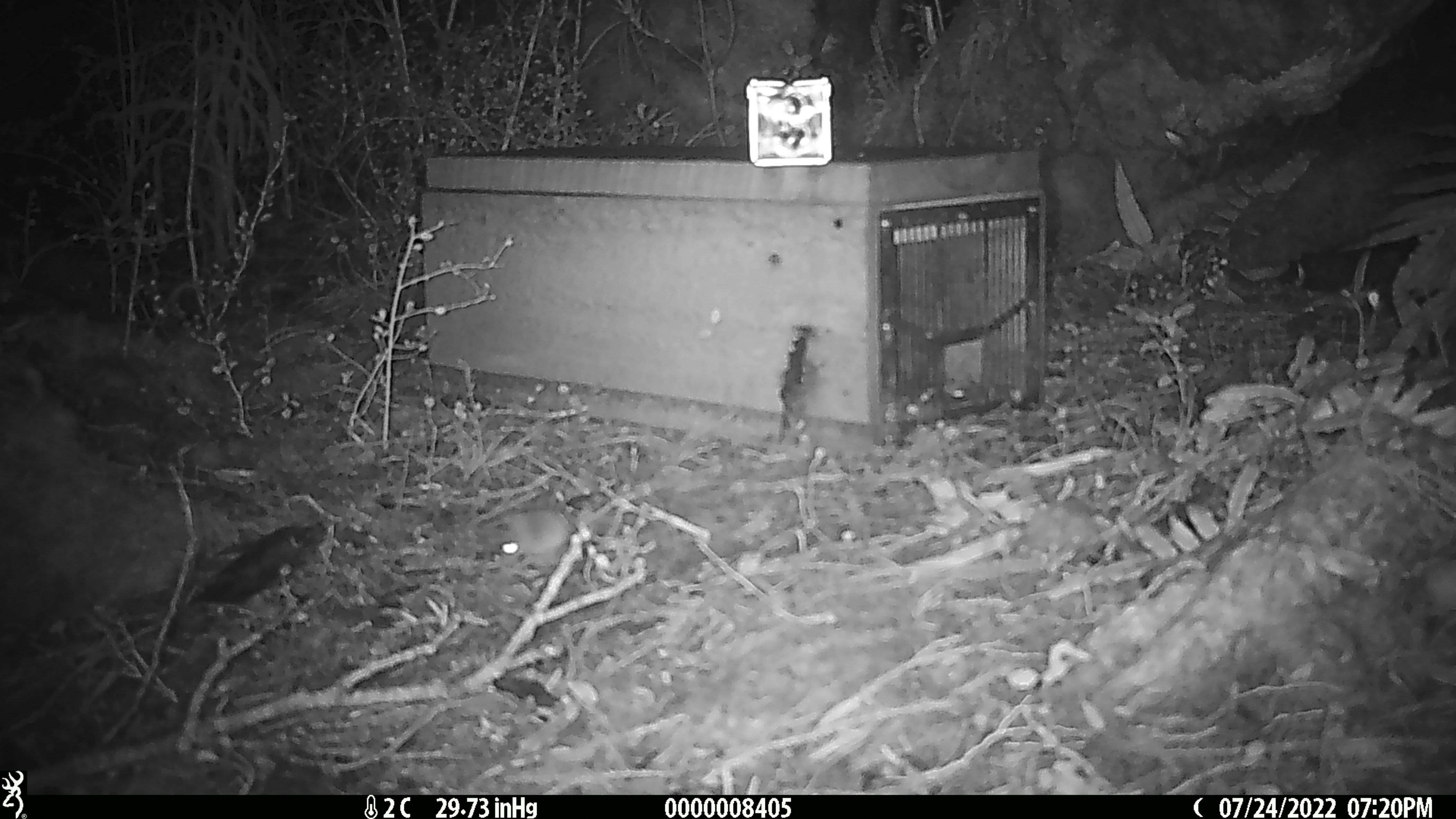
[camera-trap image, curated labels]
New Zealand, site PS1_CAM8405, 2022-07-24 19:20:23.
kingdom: Animalia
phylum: Chordata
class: Mammalia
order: Rodentia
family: Muridae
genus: Mus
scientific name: Mus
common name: mouse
Mouse (Mus).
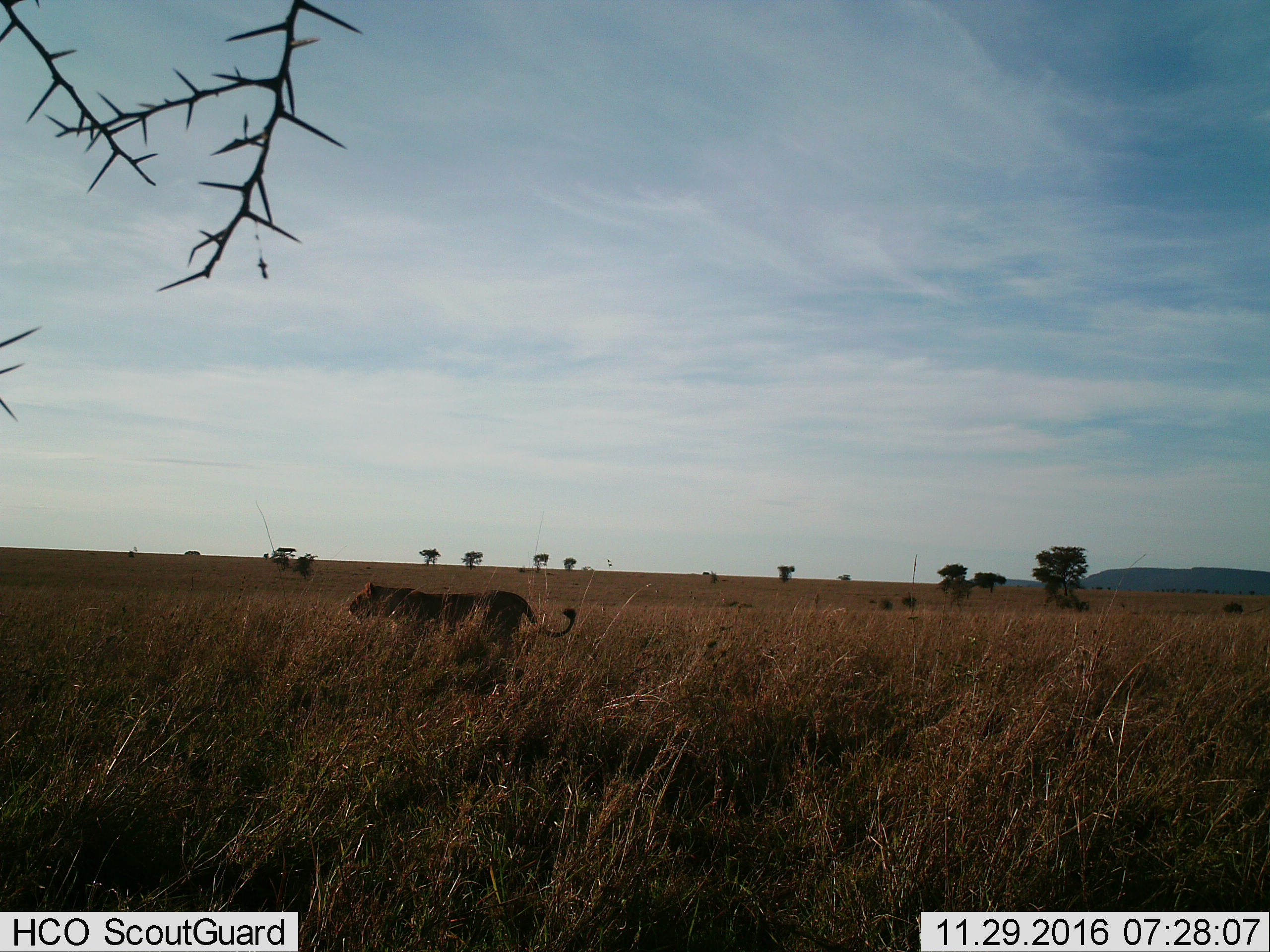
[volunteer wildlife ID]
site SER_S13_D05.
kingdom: Animalia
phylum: Chordata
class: Mammalia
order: Carnivora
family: Felidae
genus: Panthera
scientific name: Panthera leo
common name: lion female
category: lionfemale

## Description of the task
Your job is to copy every entry exactly. Omit the pictures.

## Answer to this exercise
[camera-trap image, curated labels]
New Zealand, site PS1_CAM8405, 2022-07-24 19:20:23.
kingdom: Animalia
phylum: Chordata
class: Mammalia
order: Rodentia
family: Muridae
genus: Mus
scientific name: Mus
common name: mouse
Mouse (Mus).
[volunteer wildlife ID]
site SER_S13_D05.
kingdom: Animalia
phylum: Chordata
class: Mammalia
order: Carnivora
family: Felidae
genus: Panthera
scientific name: Panthera leo
common name: lion female
category: lionfemale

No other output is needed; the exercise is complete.